> **Lista de tarefas**:
**A)** Verta para o inglês a seguinte frase do texto sobre a ultradireita: "Hoje atacar o estado de direito não é mais uma necessidade insuperável."
**B)** Reproduza o trecho do texto sobre a ultradireita que começa em "A curiosidade ou" e prossegue até "políticas de imigração.", trocando "nova direita" por "extrema-direita".

> **Texto fornecido**:
+ + + + +
A curiosidade ou “paradoxo” dos desdobramentos por vezes reacionários das ações coletivas pós-modernas talvez ganhe sentido histórico na busca dos critérios de legitimidade da reinvenção da ideologia de ultradireita atual e no modus da ultradireita agir muito além de um campo pretensamente da direita. Em vários países europeus amplia-se a agenda de preconceitos com as questões de gênero e é comum a luta fraticida entre alguns de seus grupos.

Surpreendentemente a nova direita não esconde a gigantesca aversão ao público LGBTQIAPN+, embora parte deste público a apoie na agenda econômica, como afirmado acima, em outras. É o caso do anti-imigracionimo dos regimes eurocéticos de parte da Europa, na qual as escolhas extrapolam o campo direita/esquerda. Milhares de cidadãos comumente alinhados nas pugnas socialistas são simpáticos ao endurecimento nas políticas de imigração.

Resumindo, a crescente parcela de legitimidade da extrema-direita acima mencionada converge em várias regiões do mundo segundo interesses diversos (e adversos), expressando uma unidade mínima possível, a da esperança de um confuso resgate do que julgam passado nostalgicamente de ordem ou de paz.

Mas a “nova paz” vai escapando do modelo conspirativo contra os avanços sociais do estado de direito liberal como ocorrera nos séculos passados. Naqueles séculos a cada reconhecimento de direitos individuais e sociais reagiam radicalmente os conservadores mais recalcitrantes às bandeiras liberais. Hoje atacar o estado de direito não é mais uma necessidade insuperável. No imaginário político a cogência de suas instituições foram minadas. A perda da confiança abre as portas para inúmeras desintermediações.
+ + + + +
> **Dados fornecidos**:
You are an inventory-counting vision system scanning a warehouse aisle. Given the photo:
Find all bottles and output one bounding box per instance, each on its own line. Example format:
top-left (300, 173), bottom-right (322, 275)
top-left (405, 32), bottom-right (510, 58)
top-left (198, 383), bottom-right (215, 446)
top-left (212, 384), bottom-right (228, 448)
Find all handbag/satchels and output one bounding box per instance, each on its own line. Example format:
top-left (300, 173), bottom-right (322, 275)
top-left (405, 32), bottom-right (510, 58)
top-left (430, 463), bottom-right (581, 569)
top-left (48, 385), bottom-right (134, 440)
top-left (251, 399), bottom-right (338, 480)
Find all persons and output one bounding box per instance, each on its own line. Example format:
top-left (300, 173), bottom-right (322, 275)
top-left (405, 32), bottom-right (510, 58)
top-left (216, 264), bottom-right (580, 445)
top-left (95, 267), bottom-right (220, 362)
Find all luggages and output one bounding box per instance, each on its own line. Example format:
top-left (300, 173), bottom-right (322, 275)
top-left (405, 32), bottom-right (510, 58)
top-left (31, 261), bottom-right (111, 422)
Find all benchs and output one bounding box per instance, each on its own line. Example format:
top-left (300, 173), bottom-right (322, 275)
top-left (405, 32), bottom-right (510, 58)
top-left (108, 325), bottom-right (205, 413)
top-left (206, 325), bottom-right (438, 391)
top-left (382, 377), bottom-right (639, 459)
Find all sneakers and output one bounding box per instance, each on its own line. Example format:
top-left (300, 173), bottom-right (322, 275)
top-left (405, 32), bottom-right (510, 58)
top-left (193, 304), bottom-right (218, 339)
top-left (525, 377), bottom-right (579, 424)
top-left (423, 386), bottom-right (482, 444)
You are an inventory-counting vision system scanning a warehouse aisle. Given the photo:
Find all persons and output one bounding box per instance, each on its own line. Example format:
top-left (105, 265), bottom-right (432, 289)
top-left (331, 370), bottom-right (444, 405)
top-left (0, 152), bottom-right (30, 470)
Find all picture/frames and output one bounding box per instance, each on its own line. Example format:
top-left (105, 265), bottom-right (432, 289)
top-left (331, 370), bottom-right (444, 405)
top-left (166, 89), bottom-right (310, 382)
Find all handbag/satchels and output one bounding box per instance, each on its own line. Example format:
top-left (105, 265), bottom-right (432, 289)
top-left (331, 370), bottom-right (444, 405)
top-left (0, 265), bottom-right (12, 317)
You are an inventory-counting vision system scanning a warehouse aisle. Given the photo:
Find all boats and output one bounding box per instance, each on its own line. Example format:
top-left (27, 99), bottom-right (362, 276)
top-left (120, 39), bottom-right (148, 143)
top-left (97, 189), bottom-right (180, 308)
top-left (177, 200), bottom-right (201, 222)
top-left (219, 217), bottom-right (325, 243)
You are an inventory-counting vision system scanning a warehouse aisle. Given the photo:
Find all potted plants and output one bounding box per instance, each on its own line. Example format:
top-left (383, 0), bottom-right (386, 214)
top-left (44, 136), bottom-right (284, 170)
+ + + + +
> **Resultados por tarefa**:
**A)** Today, attacking the rule of law is no longer an insurmountable necessity.

**B)**
A curiosidade ou “paradoxo” dos desdobramentos por vezes reacionários das ações coletivas pós-modernas talvez ganhe sentido histórico na busca dos critérios de legitimidade da reinvenção da ideologia de ultradireita atual e no modus da ultradireita agir muito além de um campo pretensamente da direita. Em vários países europeus amplia-se a agenda de preconceitos com as questões de gênero e é comum a luta fraticida entre alguns de seus grupos.

Surpreendentemente a extrema-direita não esconde a gigantesca aversão ao público LGBTQIAPN+, embora parte deste público a apoie na agenda econômica, como afirmado acima, em outras. É o caso do anti-imigracionimo dos regimes eurocéticos de parte da Europa, na qual as escolhas extrapolam o campo direita/esquerda. Milhares de cidadãos comumente alinhados nas pugnas socialistas são simpáticos ao endurecimento nas políticas de imigração.